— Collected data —
+--

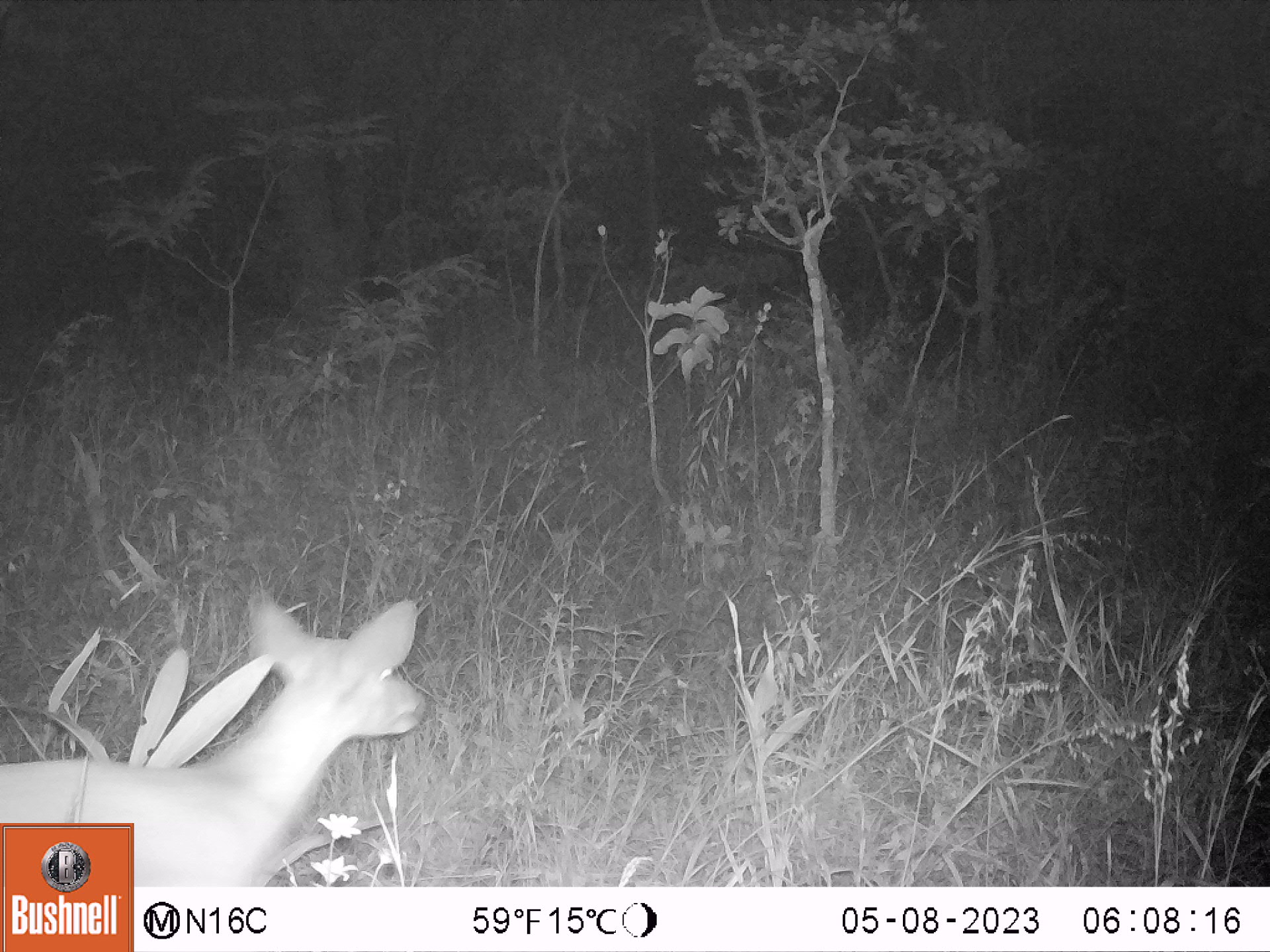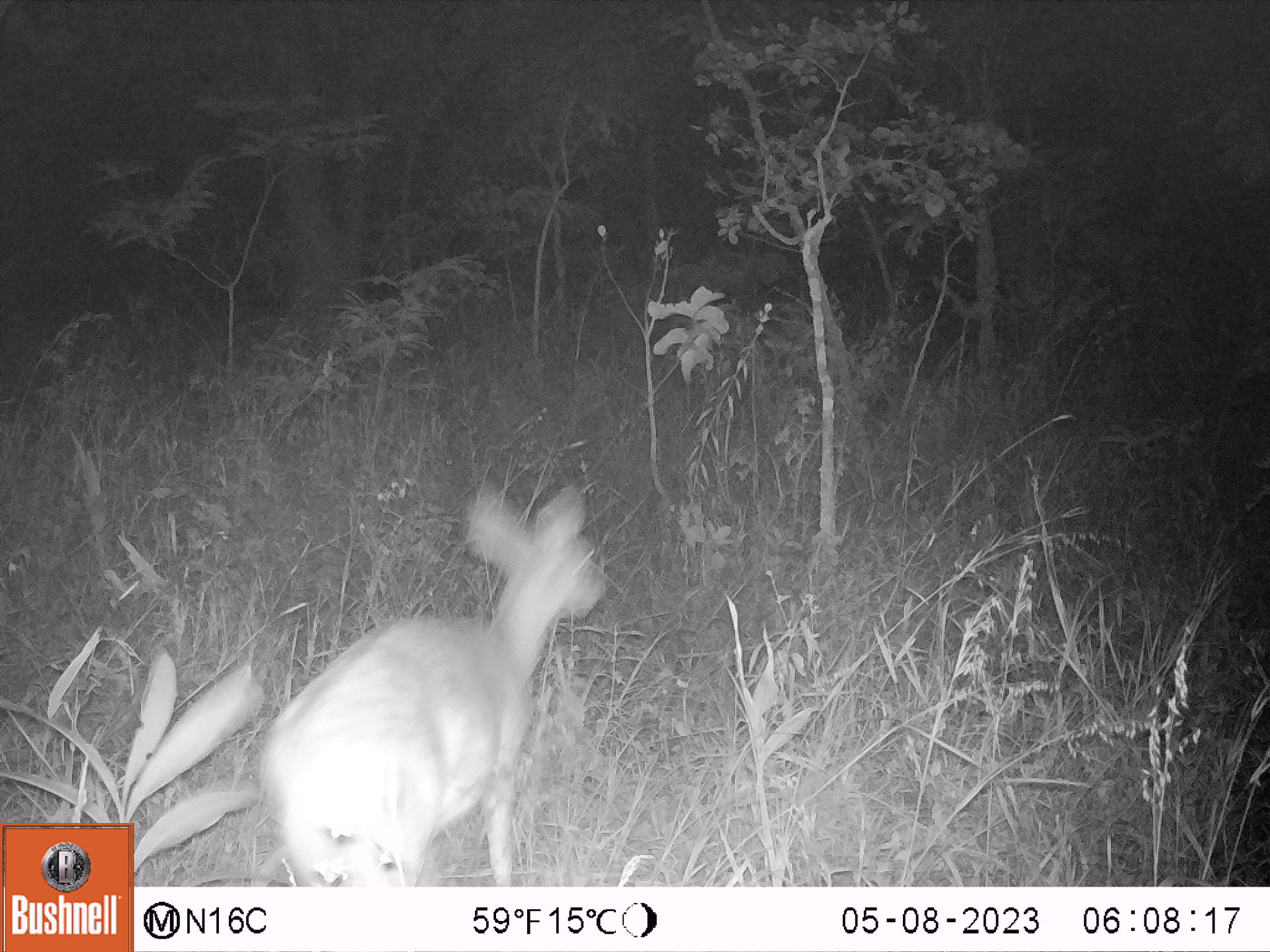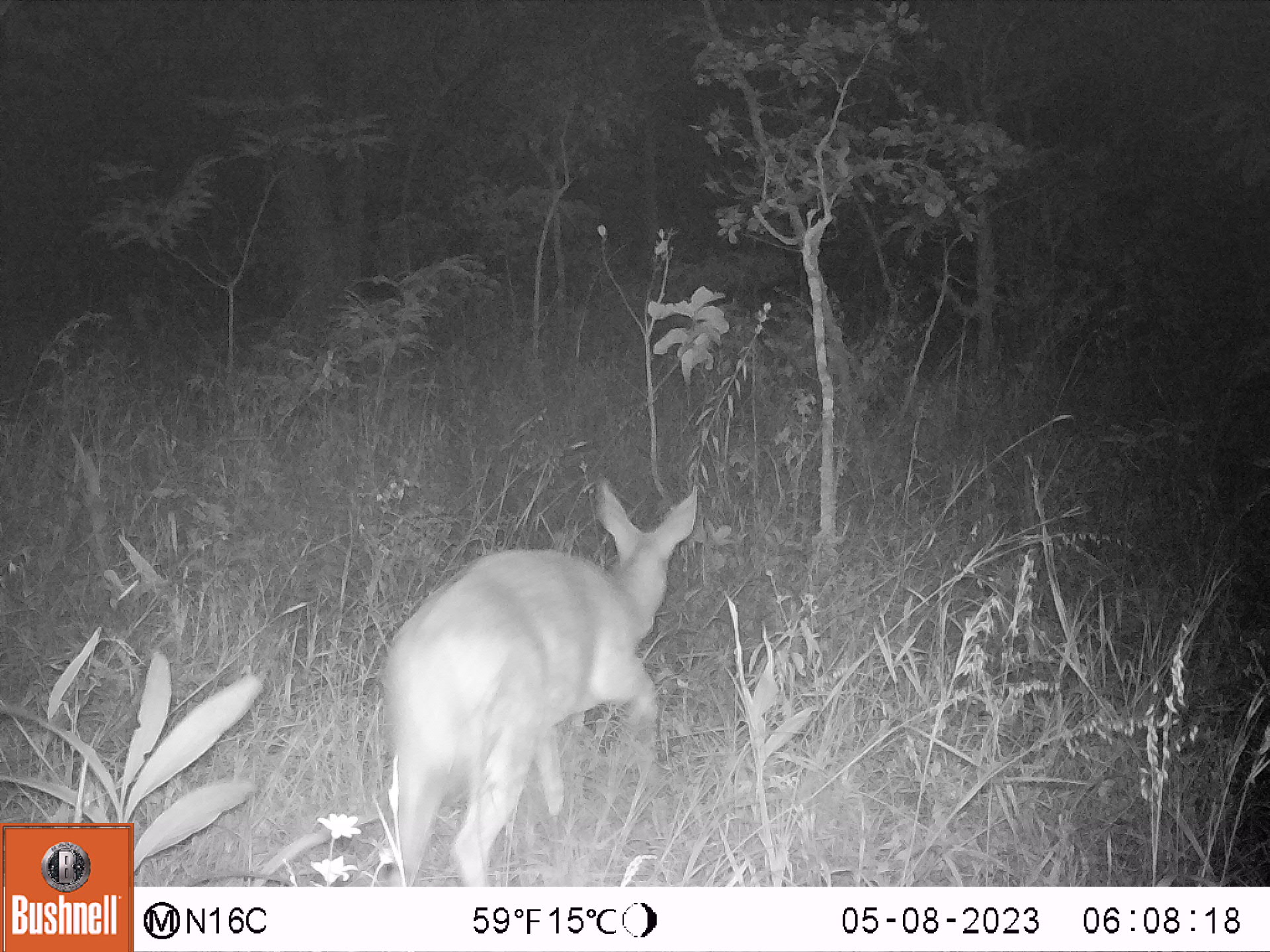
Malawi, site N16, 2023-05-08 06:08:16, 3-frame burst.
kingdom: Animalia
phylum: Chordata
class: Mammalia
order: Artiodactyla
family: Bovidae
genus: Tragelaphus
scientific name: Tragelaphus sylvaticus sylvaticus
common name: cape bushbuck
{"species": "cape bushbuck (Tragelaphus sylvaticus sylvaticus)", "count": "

+--

— Assignment —
Skip the pictures and give the entries above again word for word.

— Written answer —
Malawi, site N16, 2023-05-08 06:08:16, 3-frame burst.
kingdom: Animalia
phylum: Chordata
class: Mammalia
order: Artiodactyla
family: Bovidae
genus: Tragelaphus
scientific name: Tragelaphus sylvaticus sylvaticus
common name: cape bushbuck
{"species": "cape bushbuck (Tragelaphus sylvaticus sylvaticus)", "count": "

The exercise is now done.